** begin RECORDS FOR THE TASK **

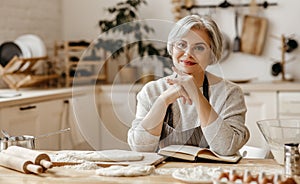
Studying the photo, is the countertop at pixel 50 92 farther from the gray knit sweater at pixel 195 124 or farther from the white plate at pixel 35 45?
the gray knit sweater at pixel 195 124

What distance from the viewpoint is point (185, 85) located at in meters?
1.71

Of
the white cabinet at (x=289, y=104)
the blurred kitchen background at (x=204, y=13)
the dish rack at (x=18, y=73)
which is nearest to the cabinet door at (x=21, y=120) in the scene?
the dish rack at (x=18, y=73)

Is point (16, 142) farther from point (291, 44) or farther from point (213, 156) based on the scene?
point (291, 44)

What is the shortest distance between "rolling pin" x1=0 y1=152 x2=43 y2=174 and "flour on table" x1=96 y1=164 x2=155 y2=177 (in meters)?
0.18

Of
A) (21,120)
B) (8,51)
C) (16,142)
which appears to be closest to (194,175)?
(16,142)

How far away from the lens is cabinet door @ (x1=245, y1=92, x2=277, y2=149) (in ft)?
12.6

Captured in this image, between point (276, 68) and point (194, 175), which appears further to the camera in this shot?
point (276, 68)

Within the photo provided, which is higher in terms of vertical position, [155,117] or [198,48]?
[198,48]

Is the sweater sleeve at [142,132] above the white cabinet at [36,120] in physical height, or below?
above

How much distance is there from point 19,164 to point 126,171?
1.07ft

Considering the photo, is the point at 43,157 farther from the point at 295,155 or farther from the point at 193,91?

** end RECORDS FOR THE TASK **

- REQUEST:
Retype all of the records above word for word, and leave the pictures out of your copy.

- THE RESULT:
Studying the photo, is the countertop at pixel 50 92 farther from the gray knit sweater at pixel 195 124 or farther from the white plate at pixel 35 45?
the gray knit sweater at pixel 195 124

What distance from the viewpoint is point (185, 85) located at in meters?
1.71

Of
the white cabinet at (x=289, y=104)
the blurred kitchen background at (x=204, y=13)
the dish rack at (x=18, y=73)
which is nearest to the cabinet door at (x=21, y=120) in the scene?
the dish rack at (x=18, y=73)

Is point (16, 142) farther from point (291, 44) or farther from point (213, 156) based on the scene?
point (291, 44)

What is the shortest distance between "rolling pin" x1=0 y1=152 x2=43 y2=174 and "flour on table" x1=96 y1=164 x2=155 y2=177 (in meters)?
0.18

Of
A) (21,120)
B) (8,51)
C) (16,142)
which appears to be closest to (194,175)?
(16,142)

How far away from the lens is cabinet door @ (x1=245, y1=92, x2=277, y2=149) (in ft)?
12.6

Captured in this image, between point (276, 68) and point (194, 175), which appears further to the camera in this shot?
point (276, 68)

Within the photo provided, which is higher in terms of vertical position, [155,117] or [198,48]?
[198,48]

Is the sweater sleeve at [142,132] above the white cabinet at [36,120] in physical height, or below?
above

How much distance is there from point 19,164 to point 126,171?
1.07ft

Considering the photo, is the point at 43,157 farther from the point at 295,155 or farther from the point at 193,91?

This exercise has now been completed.